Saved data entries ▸
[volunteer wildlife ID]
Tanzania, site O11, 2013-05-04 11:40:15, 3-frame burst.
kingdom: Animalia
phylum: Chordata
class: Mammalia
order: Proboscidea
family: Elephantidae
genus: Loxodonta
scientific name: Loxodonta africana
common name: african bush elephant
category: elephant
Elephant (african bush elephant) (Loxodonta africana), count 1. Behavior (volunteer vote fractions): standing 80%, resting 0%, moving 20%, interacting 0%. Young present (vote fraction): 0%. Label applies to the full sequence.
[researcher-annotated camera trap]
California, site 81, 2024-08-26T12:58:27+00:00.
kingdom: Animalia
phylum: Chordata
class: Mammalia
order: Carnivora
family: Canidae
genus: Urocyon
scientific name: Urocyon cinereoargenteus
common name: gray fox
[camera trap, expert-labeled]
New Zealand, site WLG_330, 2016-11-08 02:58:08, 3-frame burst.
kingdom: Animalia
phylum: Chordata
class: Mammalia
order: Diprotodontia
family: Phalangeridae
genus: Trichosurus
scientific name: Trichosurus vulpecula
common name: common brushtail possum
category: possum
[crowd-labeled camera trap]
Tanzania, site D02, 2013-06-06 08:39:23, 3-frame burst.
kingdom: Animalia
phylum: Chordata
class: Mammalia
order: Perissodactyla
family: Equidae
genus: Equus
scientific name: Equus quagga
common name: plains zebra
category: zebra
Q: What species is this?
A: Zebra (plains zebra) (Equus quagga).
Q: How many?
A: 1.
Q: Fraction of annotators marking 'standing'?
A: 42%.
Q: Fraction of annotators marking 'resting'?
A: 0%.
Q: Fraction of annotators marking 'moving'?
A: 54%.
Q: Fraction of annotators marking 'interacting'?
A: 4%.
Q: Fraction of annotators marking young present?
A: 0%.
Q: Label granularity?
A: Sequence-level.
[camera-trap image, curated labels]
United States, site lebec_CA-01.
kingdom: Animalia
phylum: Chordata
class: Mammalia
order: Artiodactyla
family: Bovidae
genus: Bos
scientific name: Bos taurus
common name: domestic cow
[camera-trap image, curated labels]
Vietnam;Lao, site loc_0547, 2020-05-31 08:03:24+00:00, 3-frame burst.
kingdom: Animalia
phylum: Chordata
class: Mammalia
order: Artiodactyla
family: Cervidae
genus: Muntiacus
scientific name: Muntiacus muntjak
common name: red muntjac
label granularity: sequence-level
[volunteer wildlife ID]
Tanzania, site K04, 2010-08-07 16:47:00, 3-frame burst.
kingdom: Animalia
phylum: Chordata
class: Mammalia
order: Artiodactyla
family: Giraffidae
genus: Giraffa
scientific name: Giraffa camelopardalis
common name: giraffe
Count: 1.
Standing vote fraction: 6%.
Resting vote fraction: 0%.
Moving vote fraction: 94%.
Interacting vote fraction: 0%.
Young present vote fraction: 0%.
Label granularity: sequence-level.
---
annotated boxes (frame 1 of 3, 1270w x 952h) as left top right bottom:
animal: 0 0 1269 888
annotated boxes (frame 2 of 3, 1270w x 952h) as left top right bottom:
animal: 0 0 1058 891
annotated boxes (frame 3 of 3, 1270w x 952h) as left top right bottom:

Activity ▸ The data above is to be given again, with every line exact.

Solution to this exercise ▸
[volunteer wildlife ID]
Tanzania, site O11, 2013-05-04 11:40:15, 3-frame burst.
kingdom: Animalia
phylum: Chordata
class: Mammalia
order: Proboscidea
family: Elephantidae
genus: Loxodonta
scientific name: Loxodonta africana
common name: african bush elephant
category: elephant
Elephant (african bush elephant) (Loxodonta africana), count 1. Behavior (volunteer vote fractions): standing 80%, resting 0%, moving 20%, interacting 0%. Young present (vote fraction): 0%. Label applies to the full sequence.
[researcher-annotated camera trap]
California, site 81, 2024-08-26T12:58:27+00:00.
kingdom: Animalia
phylum: Chordata
class: Mammalia
order: Carnivora
family: Canidae
genus: Urocyon
scientific name: Urocyon cinereoargenteus
common name: gray fox
[camera trap, expert-labeled]
New Zealand, site WLG_330, 2016-11-08 02:58:08, 3-frame burst.
kingdom: Animalia
phylum: Chordata
class: Mammalia
order: Diprotodontia
family: Phalangeridae
genus: Trichosurus
scientific name: Trichosurus vulpecula
common name: common brushtail possum
category: possum
[crowd-labeled camera trap]
Tanzania, site D02, 2013-06-06 08:39:23, 3-frame burst.
kingdom: Animalia
phylum: Chordata
class: Mammalia
order: Perissodactyla
family: Equidae
genus: Equus
scientific name: Equus quagga
common name: plains zebra
category: zebra
Q: What species is this?
A: Zebra (plains zebra) (Equus quagga).
Q: How many?
A: 1.
Q: Fraction of annotators marking 'standing'?
A: 42%.
Q: Fraction of annotators marking 'resting'?
A: 0%.
Q: Fraction of annotators marking 'moving'?
A: 54%.
Q: Fraction of annotators marking 'interacting'?
A: 4%.
Q: Fraction of annotators marking young present?
A: 0%.
Q: Label granularity?
A: Sequence-level.
[camera-trap image, curated labels]
United States, site lebec_CA-01.
kingdom: Animalia
phylum: Chordata
class: Mammalia
order: Artiodactyla
family: Bovidae
genus: Bos
scientific name: Bos taurus
common name: domestic cow
[camera-trap image, curated labels]
Vietnam;Lao, site loc_0547, 2020-05-31 08:03:24+00:00, 3-frame burst.
kingdom: Animalia
phylum: Chordata
class: Mammalia
order: Artiodactyla
family: Cervidae
genus: Muntiacus
scientific name: Muntiacus muntjak
common name: red muntjac
label granularity: sequence-level
[volunteer wildlife ID]
Tanzania, site K04, 2010-08-07 16:47:00, 3-frame burst.
kingdom: Animalia
phylum: Chordata
class: Mammalia
order: Artiodactyla
family: Giraffidae
genus: Giraffa
scientific name: Giraffa camelopardalis
common name: giraffe
Count: 1.
Standing vote fraction: 6%.
Resting vote fraction: 0%.
Moving vote fraction: 94%.
Interacting vote fraction: 0%.
Young present vote fraction: 0%.
Label granularity: sequence-level.
---
annotated boxes (frame 1 of 3, 1270w x 952h) as left top right bottom:
animal: 0 0 1269 888
annotated boxes (frame 2 of 3, 1270w x 952h) as left top right bottom:
animal: 0 0 1058 891
annotated boxes (frame 3 of 3, 1270w x 952h) as left top right bottom:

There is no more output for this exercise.